Ewert finally turned around and looked at her.

"Did you want something, Hermansson?"

He was still sitting on the floor, leaning against the boxes and wall. He had been grieving for nearly a year and a half now, lurching between a breakdown and madness. It had been an awful time, and she had told him to go to hell more than once and just as many times apologized afterward. On a couple of occasions she had almost given up, resigned and walked away from this difficult man's bitterness that seemed to have no end. She had gradually come to believe that one day he would capitulate, go to pieces completely, lie down and never get up again.
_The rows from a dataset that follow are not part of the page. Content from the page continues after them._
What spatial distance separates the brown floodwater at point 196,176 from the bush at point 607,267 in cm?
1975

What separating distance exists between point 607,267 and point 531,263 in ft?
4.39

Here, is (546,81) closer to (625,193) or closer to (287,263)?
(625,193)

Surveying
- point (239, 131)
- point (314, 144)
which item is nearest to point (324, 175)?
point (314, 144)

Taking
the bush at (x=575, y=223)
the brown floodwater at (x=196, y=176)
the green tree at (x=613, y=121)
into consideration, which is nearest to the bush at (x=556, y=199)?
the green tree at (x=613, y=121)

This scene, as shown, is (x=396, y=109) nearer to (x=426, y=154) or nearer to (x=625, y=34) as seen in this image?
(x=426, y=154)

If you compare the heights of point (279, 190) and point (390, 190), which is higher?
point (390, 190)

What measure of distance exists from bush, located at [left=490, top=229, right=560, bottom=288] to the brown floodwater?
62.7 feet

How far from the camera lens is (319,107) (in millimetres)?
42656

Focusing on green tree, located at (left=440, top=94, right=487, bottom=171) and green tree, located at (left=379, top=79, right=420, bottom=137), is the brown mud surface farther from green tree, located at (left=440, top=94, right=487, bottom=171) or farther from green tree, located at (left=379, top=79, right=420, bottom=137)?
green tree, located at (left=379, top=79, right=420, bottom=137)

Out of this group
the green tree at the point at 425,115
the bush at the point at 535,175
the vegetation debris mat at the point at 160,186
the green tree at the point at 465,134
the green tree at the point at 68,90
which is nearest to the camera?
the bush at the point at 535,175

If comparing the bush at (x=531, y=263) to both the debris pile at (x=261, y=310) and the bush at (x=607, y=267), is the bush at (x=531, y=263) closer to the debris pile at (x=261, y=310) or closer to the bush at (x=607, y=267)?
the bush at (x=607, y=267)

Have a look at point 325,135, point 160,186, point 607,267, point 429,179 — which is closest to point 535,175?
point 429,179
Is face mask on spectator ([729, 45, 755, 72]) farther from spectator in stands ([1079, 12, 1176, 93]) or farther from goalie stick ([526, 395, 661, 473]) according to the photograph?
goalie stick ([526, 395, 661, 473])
But his face now, in the midst of all the suffering, had something purposeful about it, a determination that had not been there before.
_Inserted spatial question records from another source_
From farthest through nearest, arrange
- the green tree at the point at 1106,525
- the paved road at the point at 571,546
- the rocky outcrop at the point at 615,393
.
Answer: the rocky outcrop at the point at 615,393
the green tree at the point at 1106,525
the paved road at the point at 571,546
Some cardboard boxes, a gaping hole on a bookshelf, things like that could spark unexpected relief.

"Yes, I did want something. We've just had a call-out. Västmannagatan 79."

He was listening, she knew that, he was listening to her in that intense way that she had nearly forgotten.

"An execution."

картинка 8

Piet Hoffmann looked out of one of the beautiful apartment's big windows. It was a different flat in a different part of the center of Stockholm, but they were similar, three carefully renovated rooms, high ceilings and light-colored walls. Only there was no prospective buyer lying on the wooden floor here, with a gaping hole in one temple and two in the other.

Down on the wide pavement, groups of well-dressed people were making their way, full of anticipation, into a matinee performance at the large theater; breathless and slightly hammy actors going in and out of doors onto the stage, proclaiming their lines.

Sometimes he longed for that kind of life, just everyday, normal people doing normal things together.

He left the dressed-up, excited people and the window with a view of both Vasagatan and Kungsbron, and crossed the largest room in the flat, his room, his office with its antique desk and two locked gun cabinets and an open fire that was very effective. He heard the last mule spewing up in the kitchen-she had been at it for a long time now. She wasn't used to it: it took a couple of trips before you were. Jerzy and Mariusz were standing by the sink with yellow rubber gloves on, picking out the bits of brown rubber that the young woman threw up, along with the milk and something else, in the two buckets on the floor in front of her. She was the fifteenth and final mule. They had emptied the first one in Västmannagatan, and had been forced to empty the rest here. Piet Hoffmann didn't like it. This flat was his protection, his cover, he didn't want it to be linked with either drugs or Poles. But they didn't have time. Everything had gone wrong. A person had been shot through the head. He studied Mariusz; the man with the shaved head and expensive suit had killed someone only a couple of hours ago, but showed nothing. Maybe he couldn't, maybe he was being professional. Hoffmann wasn't frightened of him, and he wasn't frightened of Jerzy, but he respected the fact that they had no limits; if he had made them nervous, suspicious of his loyalty, the shot that had been fired could just as easily have been aimed at him.